Wednesday, January 26, 2011

Small Steps

Pretty regularly I read another article or see something on the internet and get all fired up about food, coming up with some long list of all the changes we should make in our food choices in order to have healthier bodies and a healthier planet.

But long lists aren't always helpful, and can seem like a burden weighing down on us instead of a source of inspiration.  So our food journey has been a long one--and is still continuing.  Slowly over time we researched and contemplated, working hard to avoid faddish thinking and make changes that really feel right.

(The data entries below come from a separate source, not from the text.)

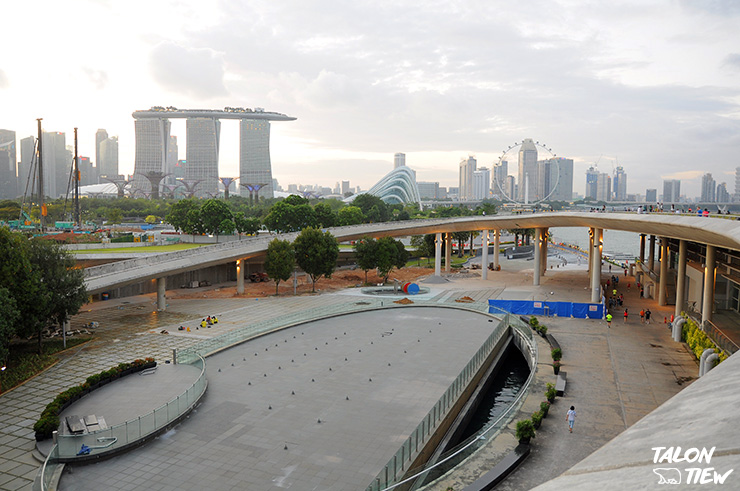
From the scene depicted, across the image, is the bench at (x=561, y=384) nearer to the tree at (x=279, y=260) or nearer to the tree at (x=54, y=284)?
the tree at (x=54, y=284)

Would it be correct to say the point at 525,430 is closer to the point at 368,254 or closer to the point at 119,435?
the point at 119,435

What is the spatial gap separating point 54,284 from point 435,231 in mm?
41780

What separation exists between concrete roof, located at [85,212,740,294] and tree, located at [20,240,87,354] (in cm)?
232

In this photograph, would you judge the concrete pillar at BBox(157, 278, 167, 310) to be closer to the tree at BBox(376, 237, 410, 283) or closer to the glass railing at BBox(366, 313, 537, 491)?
the tree at BBox(376, 237, 410, 283)

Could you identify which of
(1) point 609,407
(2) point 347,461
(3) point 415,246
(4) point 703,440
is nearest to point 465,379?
(1) point 609,407

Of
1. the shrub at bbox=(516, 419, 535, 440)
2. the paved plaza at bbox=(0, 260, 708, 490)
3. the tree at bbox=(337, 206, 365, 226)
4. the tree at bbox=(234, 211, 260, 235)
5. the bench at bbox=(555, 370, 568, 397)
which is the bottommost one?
the paved plaza at bbox=(0, 260, 708, 490)

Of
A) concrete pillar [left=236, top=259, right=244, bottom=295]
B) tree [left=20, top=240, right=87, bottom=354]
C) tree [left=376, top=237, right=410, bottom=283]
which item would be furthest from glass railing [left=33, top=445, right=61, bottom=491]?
tree [left=376, top=237, right=410, bottom=283]

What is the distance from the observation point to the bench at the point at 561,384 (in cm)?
2041

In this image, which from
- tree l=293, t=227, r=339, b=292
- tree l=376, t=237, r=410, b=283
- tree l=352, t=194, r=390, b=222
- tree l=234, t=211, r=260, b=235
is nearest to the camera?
tree l=293, t=227, r=339, b=292

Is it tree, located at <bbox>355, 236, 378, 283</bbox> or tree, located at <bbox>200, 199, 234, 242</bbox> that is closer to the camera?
tree, located at <bbox>355, 236, 378, 283</bbox>

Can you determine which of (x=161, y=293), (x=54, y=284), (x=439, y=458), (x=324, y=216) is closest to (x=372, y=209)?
(x=324, y=216)

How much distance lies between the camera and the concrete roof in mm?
24188

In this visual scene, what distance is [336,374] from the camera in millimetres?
23297

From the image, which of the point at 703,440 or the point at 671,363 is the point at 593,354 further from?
the point at 703,440
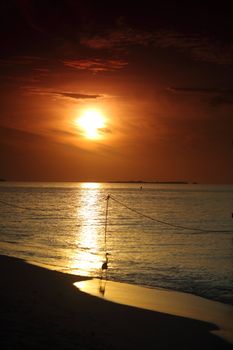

Changing slowly helps us avoid feeling overwhelmed or floundering in the "natural" foods section of the grocery store with no real idea of what we are trying to accomplish.  And it gives us opportunity too look back and feel proud of the changes we've successfully made for the good. 

I love the fact that it's been years since we bought anything besides "real" maple syrup.  It's just a part of who we are now.  We walk to the aisle and I don't look at the shaped plastic bottles straight in front of me--I look up to the glass bottles on the top shelf and get our maple syrup.  I don't compare the price this week against the fake stuff (though I will buy the large bottle of the real stuff which is cheaper per ounce, and two bottles if they are on sale) because we simply have made a change and haven't looked back.              

We've made a new change this year.  It's homemade bread.  (Without High Fructose Corn Syrup)  But not homemade bread, and homemade noodles, and homemade apple juice, and homemade sausage, and homemade soy sauce.  Not that any of those things would be anything but a good idea--just that we need to work slowly to create lasting changes.

And once this becomes ingrained permanently into the way we do things--we'll embark on the next adventure.

We've set up a semi-permanent location for the wheat grinder and whenever it catches someone's eye--they can take a minute to grind some wheat.


On occasion unruly members of the family may get sent (or send themselves) to the wheat grinder for some "think time" and y'know--it's such rhythmic methodical work that you can't walk away from the grinder without feeling a little more zen-like.